Pip is a replacement (improvement) for setuptools' easy_install. It does everything easy_install does, plus a lot more (make sure all desired distributions can be downloaded before actually installing any of them to avoid broken installs, list installed distributions and versions, uninstall, search PyPI, install from a requirements file listing multiple distributions and versions...).
Pip currently does not support installing any form of precompiled or binary distributions, so any distributions with extensions requiring compilation can only be installed if you have the appropriate compiler available. Supporting installation from Windows binary installers is on the roadmap, but it's not clear when it will happen.

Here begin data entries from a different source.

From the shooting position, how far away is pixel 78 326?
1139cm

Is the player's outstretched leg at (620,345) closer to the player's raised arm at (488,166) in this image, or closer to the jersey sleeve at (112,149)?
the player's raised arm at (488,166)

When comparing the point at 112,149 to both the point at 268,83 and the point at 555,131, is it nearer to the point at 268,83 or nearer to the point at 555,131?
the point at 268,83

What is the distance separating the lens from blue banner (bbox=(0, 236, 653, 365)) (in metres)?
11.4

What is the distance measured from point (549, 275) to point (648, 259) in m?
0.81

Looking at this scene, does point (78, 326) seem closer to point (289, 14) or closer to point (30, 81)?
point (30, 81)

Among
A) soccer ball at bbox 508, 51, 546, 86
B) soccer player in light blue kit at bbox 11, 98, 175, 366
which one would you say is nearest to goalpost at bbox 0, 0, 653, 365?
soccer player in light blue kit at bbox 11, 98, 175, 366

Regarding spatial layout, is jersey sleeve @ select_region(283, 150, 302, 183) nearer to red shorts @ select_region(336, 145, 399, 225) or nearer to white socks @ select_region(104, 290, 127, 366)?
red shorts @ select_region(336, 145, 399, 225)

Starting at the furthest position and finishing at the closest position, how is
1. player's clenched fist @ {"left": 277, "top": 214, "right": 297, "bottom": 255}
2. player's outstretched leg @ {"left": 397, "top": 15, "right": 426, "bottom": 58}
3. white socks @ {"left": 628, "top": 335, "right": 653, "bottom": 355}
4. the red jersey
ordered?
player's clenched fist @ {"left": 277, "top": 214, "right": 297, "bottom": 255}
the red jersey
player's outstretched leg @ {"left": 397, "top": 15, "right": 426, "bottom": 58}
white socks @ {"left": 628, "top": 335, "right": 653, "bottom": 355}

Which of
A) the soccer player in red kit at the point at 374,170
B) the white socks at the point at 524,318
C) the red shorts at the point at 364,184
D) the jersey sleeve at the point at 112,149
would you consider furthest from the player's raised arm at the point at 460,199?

Until recently, pip's Windows support was flaky and untested. Thanks to a lot of work from Dave Abrahams, pip trunk now passes all its tests on Windows (and there's a continuous integration server helping us ensure it stays that way), but a release has not yet been made including that work. So more reliable Windows support should be coming with the next release.
All the standard Python package installation mechanisms store all metadata about installed distributions in a file or files next to the actual installed package(s). Distutils uses a distribution_name-X.X-pyX.X.egg-info file, pip uses a similarly-named directory with multiple metadata files in it. Easy_install puts all the installed Python code for a distribution inside its own zipfile or directory, and places an EGG-INFO directory inside that directory with metadata in it. If you import a Python package from the interactive prompt, check the value of package.__file__; you should find the metadata for that package's distribution nearby.
Info about installed distributions is only stored in any kind of global registry by OS-specific packaging tools such as Windows installers, Apt, or RPM. The standard Python packaging tools don't modify or pay attention to these listings.
Pip (or, in my opinion, any Python packaging tool) is best used with virtualenv, which allows you to create isolated per-project Python mini-environments into which you can install packages without affecting your overall system. Every new virtualenv automatically comes with pip installed in it.
A couple other projects you may want to be aware of as well (yes, there's more!):
distribute is a fork of setuptools which has some additional bugfixes and features.
distutils2 is intended to be the "next generation" of Python packaging. It is (hopefully) adopting the best features of distutils/setuptools/distribute/pip. It is being developed independently and is not ready for use yet, but eventually should replace distutils in the Python standard library and become the de facto Python packaging solution.
Hope all that helped clarify something! Good luck.
I use windows and python. It is somewhat frustrating, because pip doesn't always work to install things. Python is moving to pip, so I still use it. Pip is nice, because you can uninstall items and use
pip freeze > requirements.txt
pip install -r requirements.txt
Another reason I like pip is for virtual environments like venv with python 3.4. I have found venv a lot easier to use on windows than virtualenv.
If you cannot install a package you have to find the binary for it. http://www.lfd.uci.edu/~gohlke/pythonlibs/
I have found these binaries to be very useful.
Pip is trying to make something called a wheel for binary installations.
pip install wheel
wheel convert path\to\binary.exe
pip install converted_wheel.whl
You will also have to do this for any required libraries that do not install and are required for that package.